We then tune the hyperparameters using the tune_grid
function, passing in the workflow object, the object specifying the
v-fold train-validation splits, and the object containing the
grid to be sampled:
svm_res <- svm_wf %>%
tune_grid(resamples = val_split,
grid = svm_grid)
We can retrieve the combination of hyperparameter that gives the best
average performance on the validation dataset using the
select_best
function, where we need to indicate according
to which metric we judge the performance of the candidate models (here
according to the ROC-AUC metric):
svm_best <- svm_res %>%
select_best(metric = "roc_auc")
svm_best
## # A tibble: 1 × 3
## cost rbf_sigma .config
## <dbl> <dbl> <chr>
## 1 2.72 0.0278 Preprocessor1_Model055
We can visualize the fitted grid with the best hyperparameter combination indicated:
svm_res %>%
collect_metrics() %>%
filter(.metric == "roc_auc") %>%
ggplot() +
geom_contour_filled(mapping = aes(x = rbf_sigma,
y = cost,
z = mean),
bins = 20) +
geom_point(data = svm_best,
mapping = aes(x = rbf_sigma,
y = cost)) +
scale_y_log10() +
scale_x_log10() +
labs(x = "Sigma", y = "Cost")
After having tuned the hyperparameters, we can use all data that was
used during the hyperparameter tuning (thus: all folds with training and
validation data) to fit the final model (with the selected
hyperparameter values).
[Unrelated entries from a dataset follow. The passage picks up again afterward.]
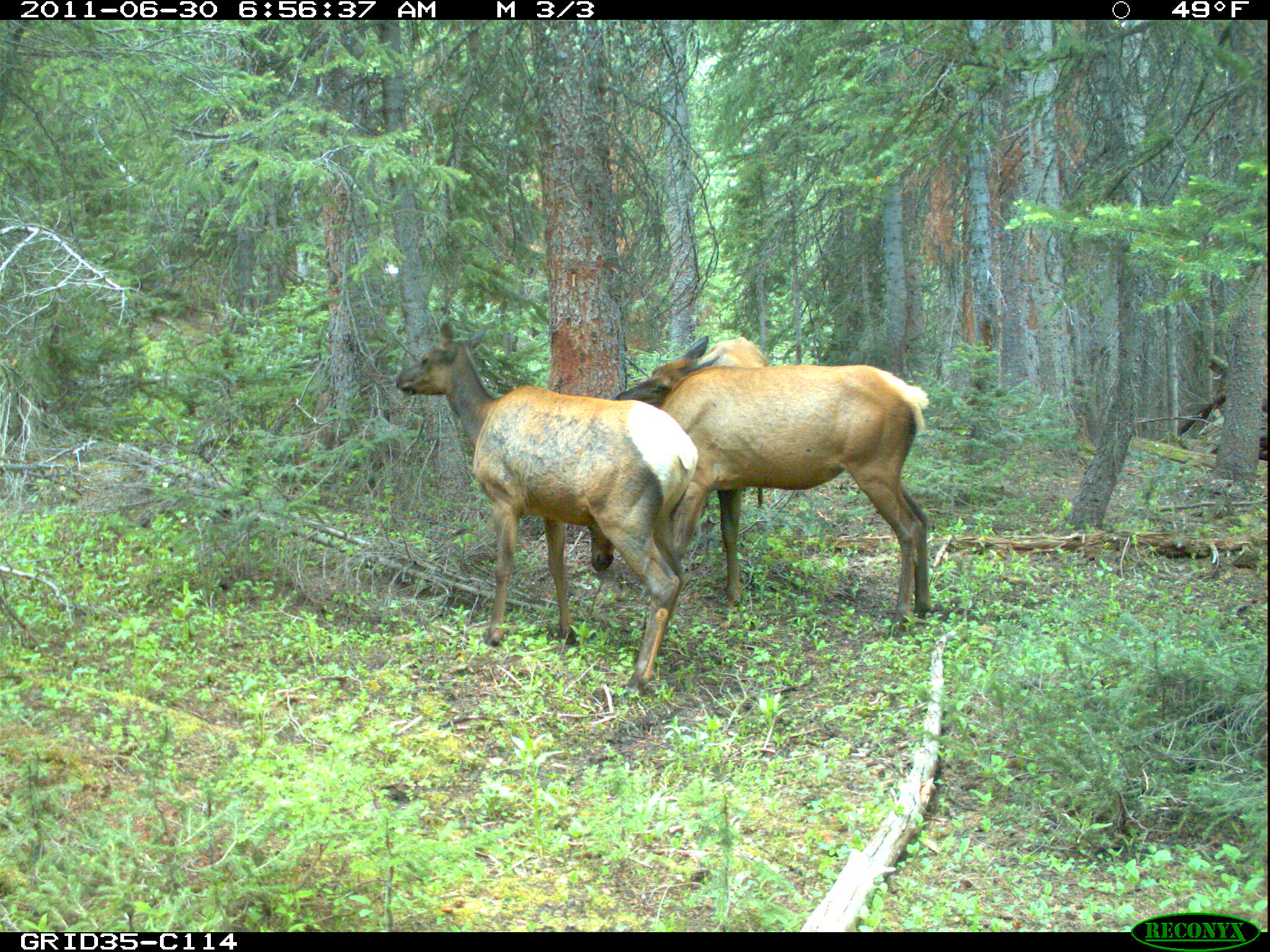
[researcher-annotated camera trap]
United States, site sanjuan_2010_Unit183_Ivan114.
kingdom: Animalia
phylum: Chordata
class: Mammalia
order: Artiodactyla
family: Cervidae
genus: Cervus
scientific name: Cervus elaphus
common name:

For this we can use the
finalize_model
function to update the model-specification
with these best hyperparameters:
svm_final <- svm_spec %>%
finalize_model(svm_best)
Likewise, we can update the workflow by updating the finalized model:
svm_wf_final <- svm_wf %>%
update_model(svm_final)
We can check the steps above by inspecting the updated final workflow:
svm_wf_final
## ══ Workflow ════════════════════════════════════════════════════════════════════════════════════════════════════════════════════════════════════════════════════════════════
## Preprocessor: Recipe
## Model: svm_rbf()
##
## ── Preprocessor ────────────────────────────────────────────────────────────────────────────────────────────────────────────────────────────────────────────────────────────
## 1 Recipe Step
##
## • step_normalize()
##
## ── Model ───────────────────────────────────────────────────────────────────────────────────────────────────────────────────────────────────────────────────────────────────
## Radial Basis Function Support Vector Machine Model Specification (classification)
##
## Main Arguments:
## cost = 2.72158000034875
## rbf_sigma = 0.0278255940220713
##
## Computational engine: kernlab
To perform a last fit of the model based on all training data, and
predict on the testing data (that has not been used during any model
development), we can then use the last_fit
function:
svm_final_fit <- svm_wf_final %>%
last_fit(main_split)
We can compute predictive performance metrics (thus: on the test
dataset) using the collect_metrics
function:
svm_final_fit %>%
collect_metrics()
## # A tibble: 3 × 4
## .metric .estimator .estimate .config
## <chr> <chr> <dbl> <chr>
## 1 accuracy binary 0.96 Preprocessor1_Model1
## 2 roc_auc binary 0.994 Preprocessor1_Model1
## 3 brier_class binary 0.0277 Preprocessor1_Model1
Using the collect_predictions
function we can retrieve
the predictions on the test dataset, and from this we can then retrieve
the confusion matrix:
svm_final_fit %>%
collect_predictions() %>%
conf_mat(truth = Species,
estimate = .pred_class)
## Truth
## Prediction versicolor virginica
## versicolor 12 0
## virginica 1 12
We see that the test dataset contains 25 records (25% of the 100 records we started with). The model fitted and tuned on the other 75% of the data predicts quite well on this test dataset: of the 25 records, 24 were correctly classified (96% accuracy)!